"""
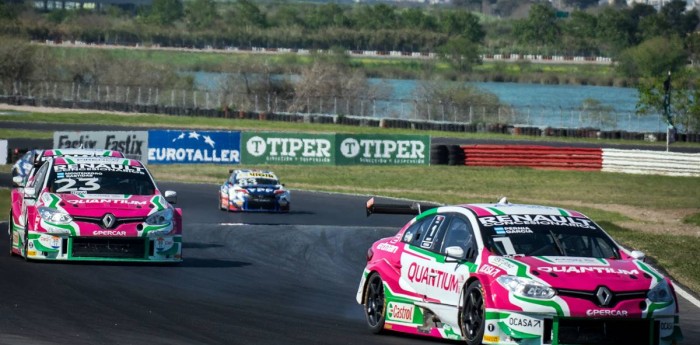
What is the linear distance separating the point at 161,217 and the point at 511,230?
24.4ft

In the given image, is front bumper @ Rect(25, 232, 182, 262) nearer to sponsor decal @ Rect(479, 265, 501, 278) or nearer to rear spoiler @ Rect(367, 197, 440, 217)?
rear spoiler @ Rect(367, 197, 440, 217)

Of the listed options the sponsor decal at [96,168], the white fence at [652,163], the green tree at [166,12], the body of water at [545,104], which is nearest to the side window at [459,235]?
the sponsor decal at [96,168]

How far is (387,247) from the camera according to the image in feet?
45.0

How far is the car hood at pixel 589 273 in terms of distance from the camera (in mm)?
11188

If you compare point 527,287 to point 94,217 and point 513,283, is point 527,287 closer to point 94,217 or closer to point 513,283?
point 513,283

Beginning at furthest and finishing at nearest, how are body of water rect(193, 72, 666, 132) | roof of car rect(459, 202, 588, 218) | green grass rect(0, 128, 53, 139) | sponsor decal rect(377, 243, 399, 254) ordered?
body of water rect(193, 72, 666, 132) → green grass rect(0, 128, 53, 139) → sponsor decal rect(377, 243, 399, 254) → roof of car rect(459, 202, 588, 218)

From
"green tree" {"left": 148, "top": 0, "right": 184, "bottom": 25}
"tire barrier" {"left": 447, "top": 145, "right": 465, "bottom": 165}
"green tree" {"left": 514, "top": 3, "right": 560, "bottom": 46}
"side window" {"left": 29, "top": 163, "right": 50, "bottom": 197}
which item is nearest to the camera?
"side window" {"left": 29, "top": 163, "right": 50, "bottom": 197}

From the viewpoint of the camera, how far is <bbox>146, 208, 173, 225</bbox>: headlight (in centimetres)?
1836

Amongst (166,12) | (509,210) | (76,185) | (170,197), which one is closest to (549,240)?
(509,210)

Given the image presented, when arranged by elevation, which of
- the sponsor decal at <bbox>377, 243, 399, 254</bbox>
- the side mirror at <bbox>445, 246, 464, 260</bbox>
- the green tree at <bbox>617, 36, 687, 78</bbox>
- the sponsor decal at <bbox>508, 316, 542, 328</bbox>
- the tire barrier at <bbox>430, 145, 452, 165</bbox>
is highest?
the green tree at <bbox>617, 36, 687, 78</bbox>

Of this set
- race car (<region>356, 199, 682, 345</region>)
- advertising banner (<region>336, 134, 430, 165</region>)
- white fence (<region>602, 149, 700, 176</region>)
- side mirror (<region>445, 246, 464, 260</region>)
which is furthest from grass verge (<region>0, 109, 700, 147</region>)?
side mirror (<region>445, 246, 464, 260</region>)

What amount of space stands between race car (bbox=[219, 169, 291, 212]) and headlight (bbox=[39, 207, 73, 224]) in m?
14.0

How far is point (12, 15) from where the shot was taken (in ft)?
448

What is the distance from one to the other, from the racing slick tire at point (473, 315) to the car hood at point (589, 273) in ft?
1.52
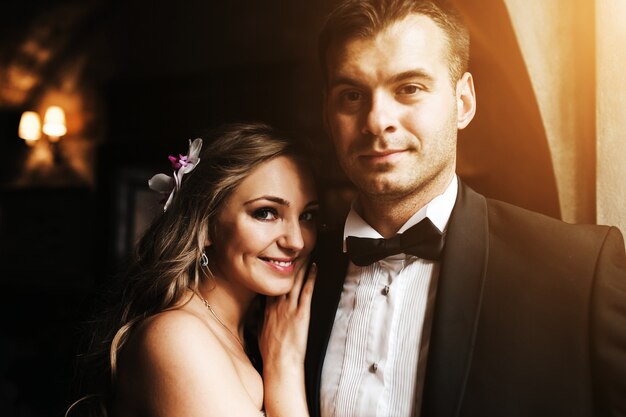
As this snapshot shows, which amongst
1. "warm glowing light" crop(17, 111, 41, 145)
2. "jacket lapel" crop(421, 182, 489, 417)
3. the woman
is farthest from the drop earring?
"warm glowing light" crop(17, 111, 41, 145)

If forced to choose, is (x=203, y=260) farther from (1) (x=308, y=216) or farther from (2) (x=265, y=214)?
(1) (x=308, y=216)

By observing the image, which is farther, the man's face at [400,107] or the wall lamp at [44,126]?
the wall lamp at [44,126]

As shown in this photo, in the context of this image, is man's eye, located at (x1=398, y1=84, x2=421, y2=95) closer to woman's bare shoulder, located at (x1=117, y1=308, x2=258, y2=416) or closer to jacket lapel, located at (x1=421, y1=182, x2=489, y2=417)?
jacket lapel, located at (x1=421, y1=182, x2=489, y2=417)

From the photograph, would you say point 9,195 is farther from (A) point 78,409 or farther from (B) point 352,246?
(B) point 352,246

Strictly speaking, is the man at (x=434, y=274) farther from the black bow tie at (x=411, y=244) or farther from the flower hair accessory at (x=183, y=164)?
the flower hair accessory at (x=183, y=164)

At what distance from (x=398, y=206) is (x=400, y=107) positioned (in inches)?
12.7

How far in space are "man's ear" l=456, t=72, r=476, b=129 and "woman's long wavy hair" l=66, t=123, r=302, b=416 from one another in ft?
2.10

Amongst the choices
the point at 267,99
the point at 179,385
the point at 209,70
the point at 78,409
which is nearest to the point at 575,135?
the point at 179,385

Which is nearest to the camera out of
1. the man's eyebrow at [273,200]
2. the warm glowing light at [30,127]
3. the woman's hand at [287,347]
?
the woman's hand at [287,347]

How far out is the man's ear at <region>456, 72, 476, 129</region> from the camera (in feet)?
6.34

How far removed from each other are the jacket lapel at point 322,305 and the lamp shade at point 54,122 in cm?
491

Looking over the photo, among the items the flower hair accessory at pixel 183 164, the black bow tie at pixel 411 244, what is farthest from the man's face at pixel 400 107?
the flower hair accessory at pixel 183 164

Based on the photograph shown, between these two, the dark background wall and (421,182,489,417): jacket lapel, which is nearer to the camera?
(421,182,489,417): jacket lapel

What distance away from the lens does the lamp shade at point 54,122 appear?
6.21 metres
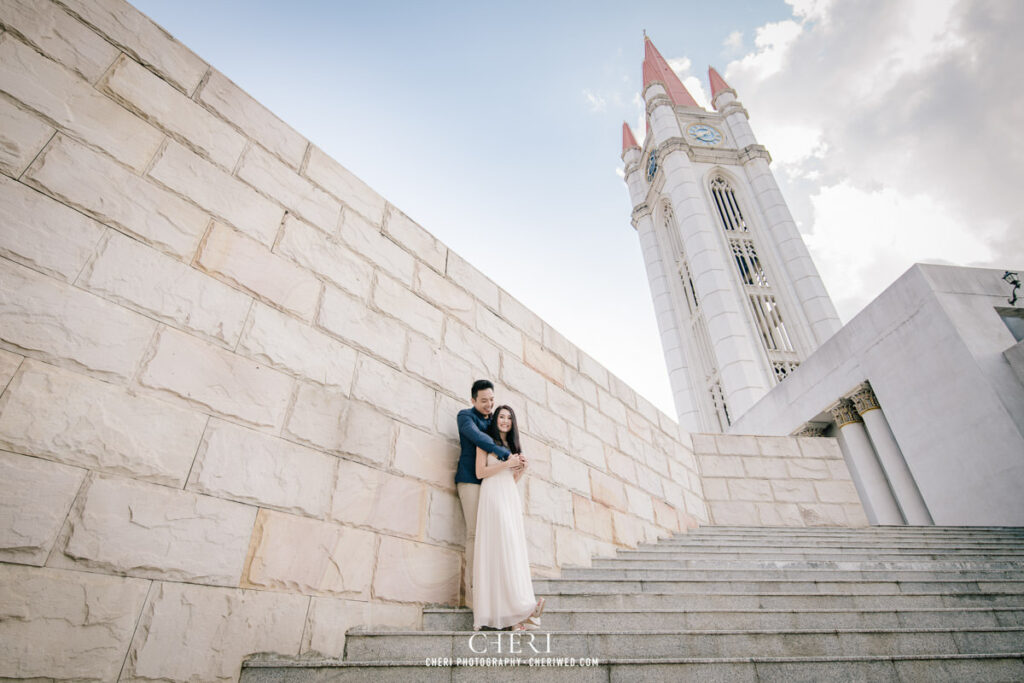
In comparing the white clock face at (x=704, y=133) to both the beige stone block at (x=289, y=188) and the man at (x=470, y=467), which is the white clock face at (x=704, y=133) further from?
the man at (x=470, y=467)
"""
**주어진 문제:**
위 목록 전체를 다시 쓰되 "tire barrier"라는 표현만 모두 "crash barrier"(이)라는 표현으로 바꾸고 나머지는 그대로 두세요. 답에는 그림을 넣지 마세요.

**전체 풀이:**
What is the linear distance separating the point at 161,217 and the point at 511,230?
24.4ft

In the given image, is front bumper @ Rect(25, 232, 182, 262) nearer to sponsor decal @ Rect(479, 265, 501, 278) or nearer to rear spoiler @ Rect(367, 197, 440, 217)?
rear spoiler @ Rect(367, 197, 440, 217)

Of the listed options the sponsor decal at [96,168], the white fence at [652,163], the green tree at [166,12], the body of water at [545,104], which is nearest to the side window at [459,235]?
the sponsor decal at [96,168]

How far is (387,247) from the camera according to the image in feet?
45.0

How far is the car hood at pixel 589 273 in terms of distance from the camera (in mm)?
11188

If you compare point 527,287 to point 94,217 and point 513,283, is point 527,287 closer to point 94,217 or closer to point 513,283?
point 513,283

Beginning at furthest and finishing at nearest, how are body of water rect(193, 72, 666, 132) | roof of car rect(459, 202, 588, 218) | green grass rect(0, 128, 53, 139) | sponsor decal rect(377, 243, 399, 254) ordered?
body of water rect(193, 72, 666, 132) → green grass rect(0, 128, 53, 139) → sponsor decal rect(377, 243, 399, 254) → roof of car rect(459, 202, 588, 218)

From
"green tree" {"left": 148, "top": 0, "right": 184, "bottom": 25}
"crash barrier" {"left": 447, "top": 145, "right": 465, "bottom": 165}
"green tree" {"left": 514, "top": 3, "right": 560, "bottom": 46}
"side window" {"left": 29, "top": 163, "right": 50, "bottom": 197}
which item is nearest to the camera?
"side window" {"left": 29, "top": 163, "right": 50, "bottom": 197}

From the viewpoint of the camera, how far is <bbox>146, 208, 173, 225</bbox>: headlight (in centimetres)?
1836

Amongst (166,12) | (509,210) | (76,185) | (170,197), which one is closest to (549,240)?
(509,210)

Given the image presented, when arranged by elevation, which of
- the sponsor decal at <bbox>377, 243, 399, 254</bbox>
- the side mirror at <bbox>445, 246, 464, 260</bbox>
- the green tree at <bbox>617, 36, 687, 78</bbox>
- the sponsor decal at <bbox>508, 316, 542, 328</bbox>
- the crash barrier at <bbox>430, 145, 452, 165</bbox>
is highest?
the green tree at <bbox>617, 36, 687, 78</bbox>

Of this set
- race car (<region>356, 199, 682, 345</region>)
- advertising banner (<region>336, 134, 430, 165</region>)
- white fence (<region>602, 149, 700, 176</region>)
- side mirror (<region>445, 246, 464, 260</region>)
which is furthest from grass verge (<region>0, 109, 700, 147</region>)?
side mirror (<region>445, 246, 464, 260</region>)

What amount of space stands between race car (bbox=[219, 169, 291, 212]) and headlight (bbox=[39, 207, 73, 224]) in m?
14.0

How far is point (12, 15) from where the shot was taken (in ft)?
448

What is the distance from one to the other, from the racing slick tire at point (473, 315) to the car hood at point (589, 273) in ft?
1.52
As this snapshot shows, which amongst
1. "warm glowing light" crop(17, 111, 41, 145)
2. "jacket lapel" crop(421, 182, 489, 417)
3. the woman
is farthest from the drop earring?
"warm glowing light" crop(17, 111, 41, 145)

If forced to choose, is (x=203, y=260) farther from (1) (x=308, y=216) or farther from (2) (x=265, y=214)?
(1) (x=308, y=216)

By observing the image, which is farther, the man's face at [400,107] or the wall lamp at [44,126]?
the wall lamp at [44,126]

As shown in this photo, in the context of this image, is man's eye, located at (x1=398, y1=84, x2=421, y2=95) closer to woman's bare shoulder, located at (x1=117, y1=308, x2=258, y2=416) or closer to jacket lapel, located at (x1=421, y1=182, x2=489, y2=417)?
jacket lapel, located at (x1=421, y1=182, x2=489, y2=417)

From the photograph, would you say point 9,195 is farther from (A) point 78,409 or farther from (B) point 352,246?
(B) point 352,246

Strictly speaking, is the man at (x=434, y=274) farther from the black bow tie at (x=411, y=244) or farther from the flower hair accessory at (x=183, y=164)?
the flower hair accessory at (x=183, y=164)

At what distance from (x=398, y=206) is (x=400, y=107) positioned (in inches)?
12.7

How far in space are "man's ear" l=456, t=72, r=476, b=129 and "woman's long wavy hair" l=66, t=123, r=302, b=416 from one another in ft?
2.10

Amongst the choices
the point at 267,99
the point at 179,385
the point at 209,70
the point at 78,409
which is nearest to the point at 575,135?
the point at 179,385

Which is nearest to the camera out of
1. the man's eyebrow at [273,200]
2. the warm glowing light at [30,127]
3. the woman's hand at [287,347]
?
the woman's hand at [287,347]

How far out is the man's ear at <region>456, 72, 476, 129</region> from the camera (in feet)?
6.34

How far removed from each other are the jacket lapel at point 322,305 and the lamp shade at point 54,122 in cm?
491

Looking over the photo, among the items the flower hair accessory at pixel 183 164, the black bow tie at pixel 411 244, what is farthest from the man's face at pixel 400 107?
the flower hair accessory at pixel 183 164

Based on the photograph shown, between these two, the dark background wall and (421,182,489,417): jacket lapel, which is nearer to the camera?
(421,182,489,417): jacket lapel

What distance away from the lens does the lamp shade at point 54,122 appear?
6.21 metres
In comparing the white clock face at (x=704, y=133) to both the beige stone block at (x=289, y=188) and the man at (x=470, y=467), which is the white clock face at (x=704, y=133) further from?
the man at (x=470, y=467)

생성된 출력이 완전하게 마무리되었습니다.